Dataset:
/---

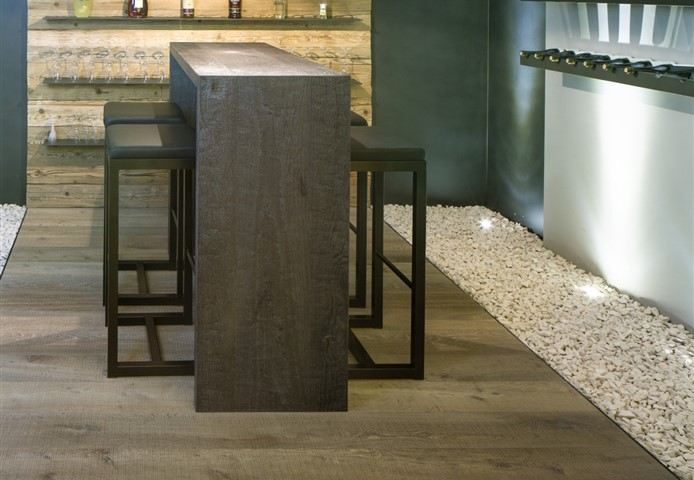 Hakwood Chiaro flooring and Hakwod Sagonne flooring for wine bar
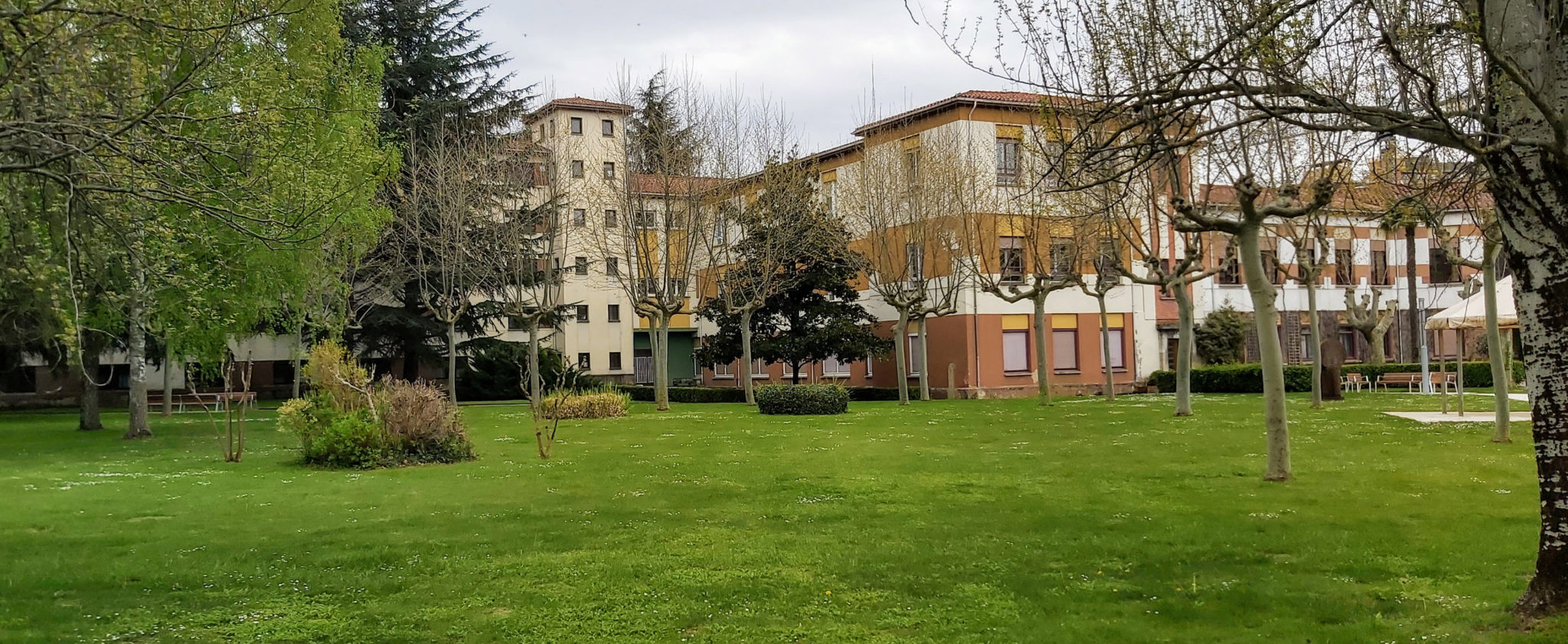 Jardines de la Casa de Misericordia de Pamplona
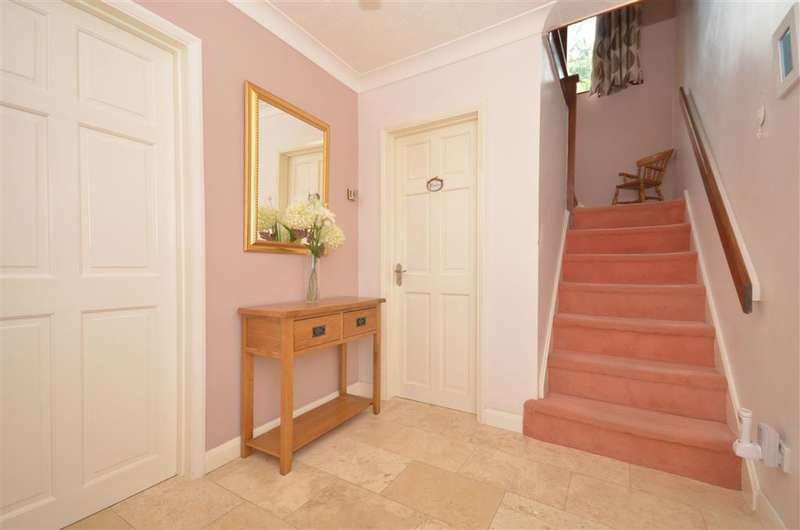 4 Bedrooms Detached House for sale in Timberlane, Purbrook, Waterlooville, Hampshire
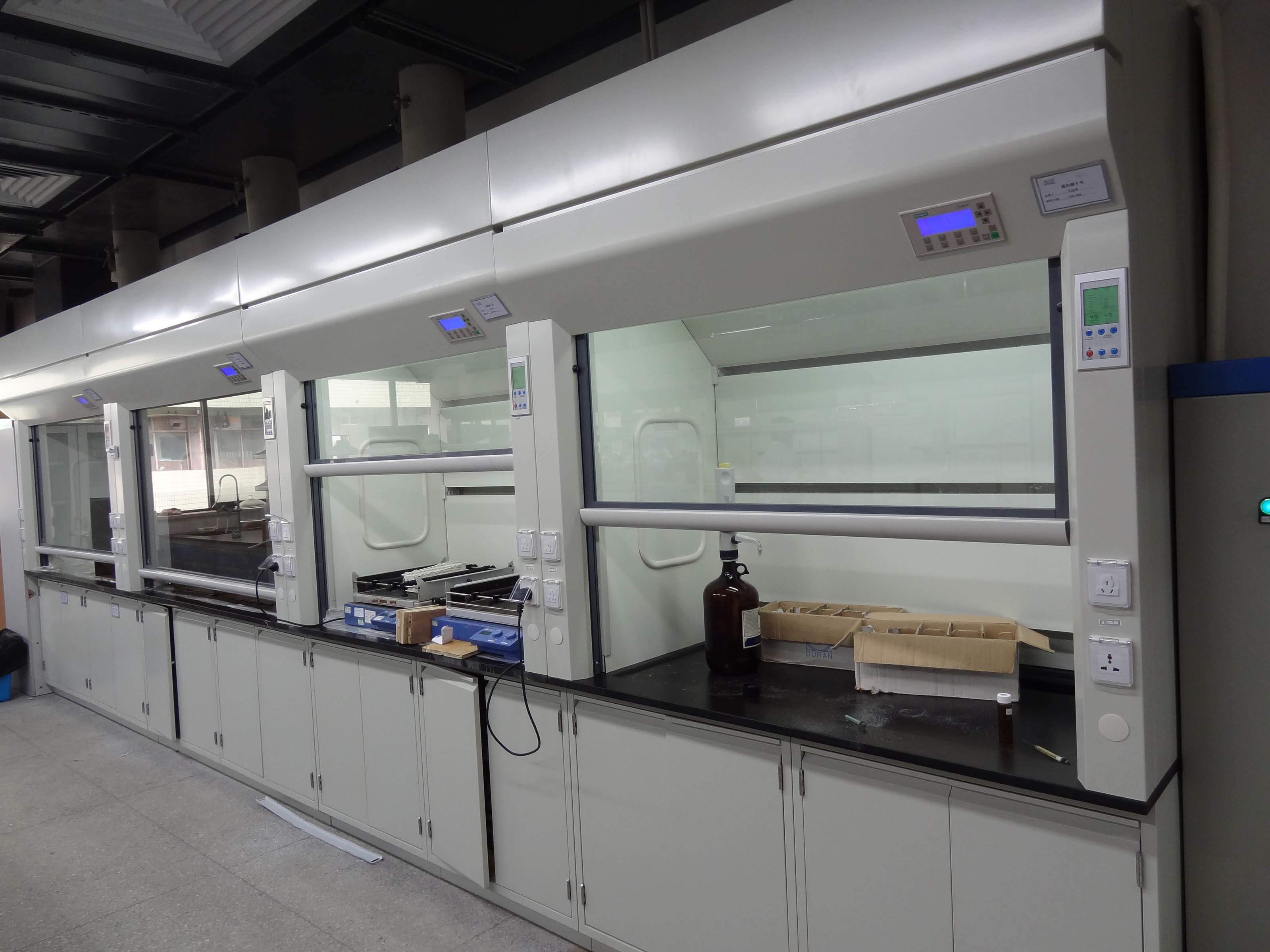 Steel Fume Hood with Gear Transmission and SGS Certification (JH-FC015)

\---
/---

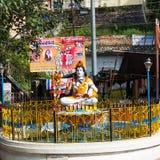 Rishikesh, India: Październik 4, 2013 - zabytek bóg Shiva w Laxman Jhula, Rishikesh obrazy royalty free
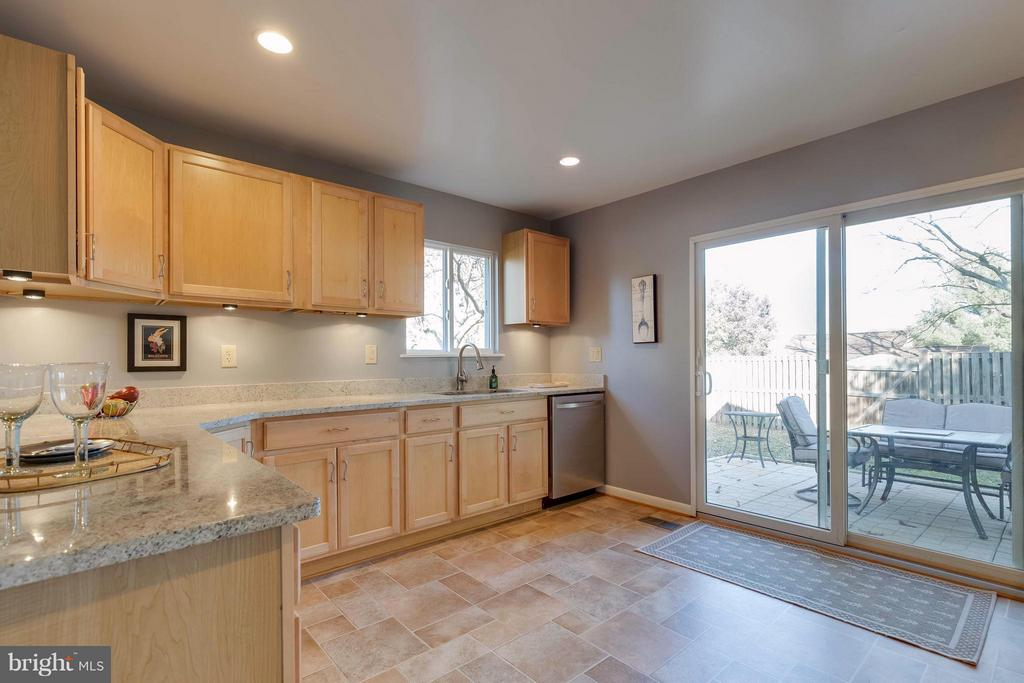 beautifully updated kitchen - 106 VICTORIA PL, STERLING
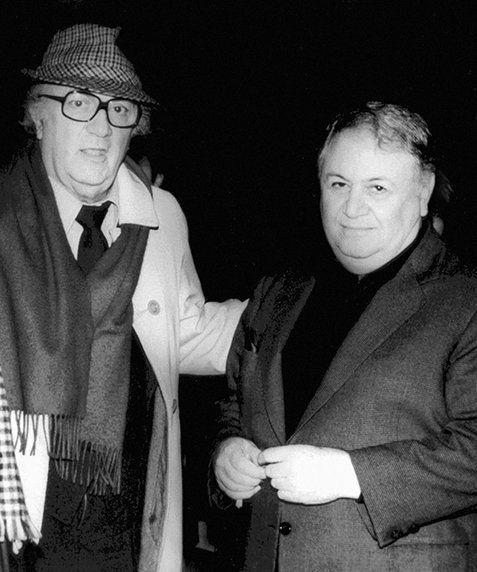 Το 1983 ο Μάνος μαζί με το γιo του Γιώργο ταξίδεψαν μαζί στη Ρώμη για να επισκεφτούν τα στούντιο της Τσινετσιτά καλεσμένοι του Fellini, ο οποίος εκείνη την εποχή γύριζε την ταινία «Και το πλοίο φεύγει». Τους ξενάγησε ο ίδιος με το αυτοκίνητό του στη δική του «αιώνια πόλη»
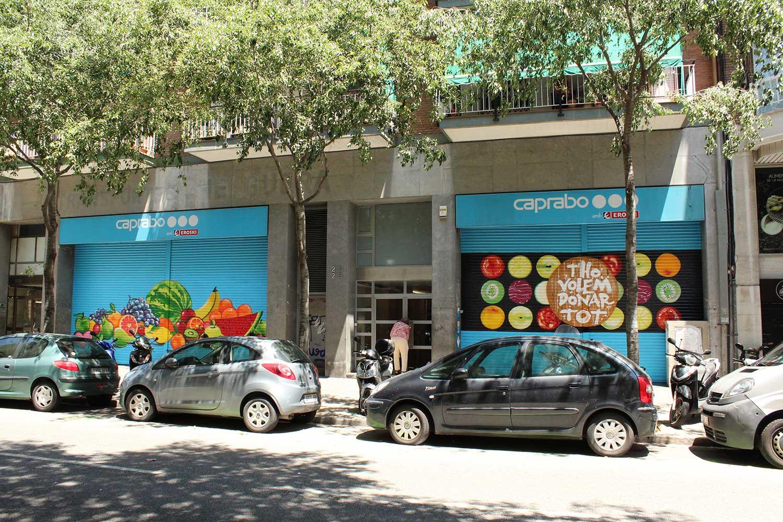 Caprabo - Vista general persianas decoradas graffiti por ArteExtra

\---
/---

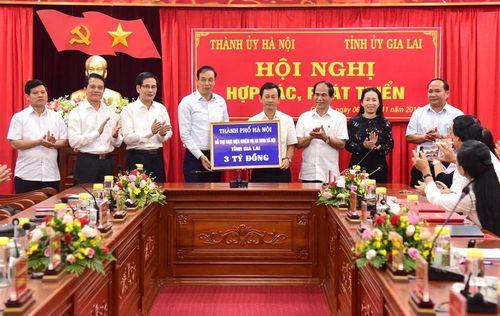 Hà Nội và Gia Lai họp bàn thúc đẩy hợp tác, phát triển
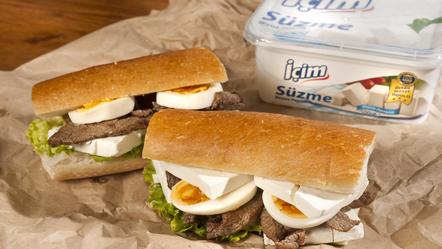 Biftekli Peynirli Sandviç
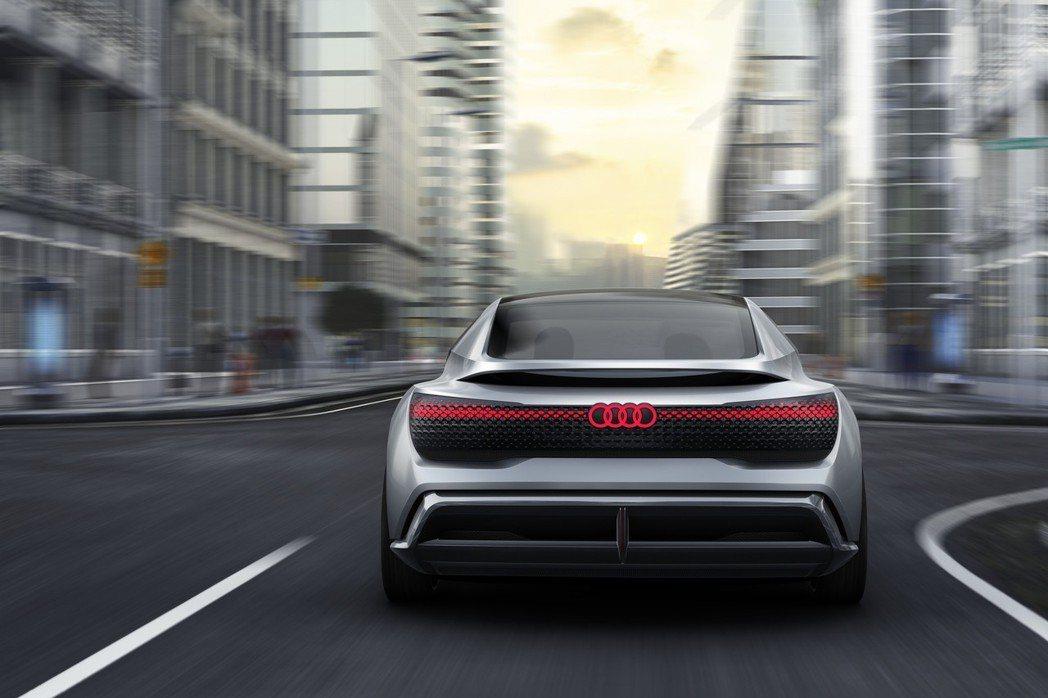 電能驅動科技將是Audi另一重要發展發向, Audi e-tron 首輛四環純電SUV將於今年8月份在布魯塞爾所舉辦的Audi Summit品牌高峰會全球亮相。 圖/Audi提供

\---

Exercise details:
Go to the line above that has "Hakwood Chiaro flooring" and copy exactly from there down to the line that has "Steel Fume Hood", both included. Leave the pictures out.

Reply to the task:
 Hakwood Chiaro flooring and Hakwod Sagonne flooring for wine bar
 Jardines de la Casa de Misericordia de Pamplona
 4 Bedrooms Detached House for sale in Timberlane, Purbrook, Waterlooville, Hampshire
 Steel Fume Hood with Gear Transmission and SGS Certification (JH-FC015)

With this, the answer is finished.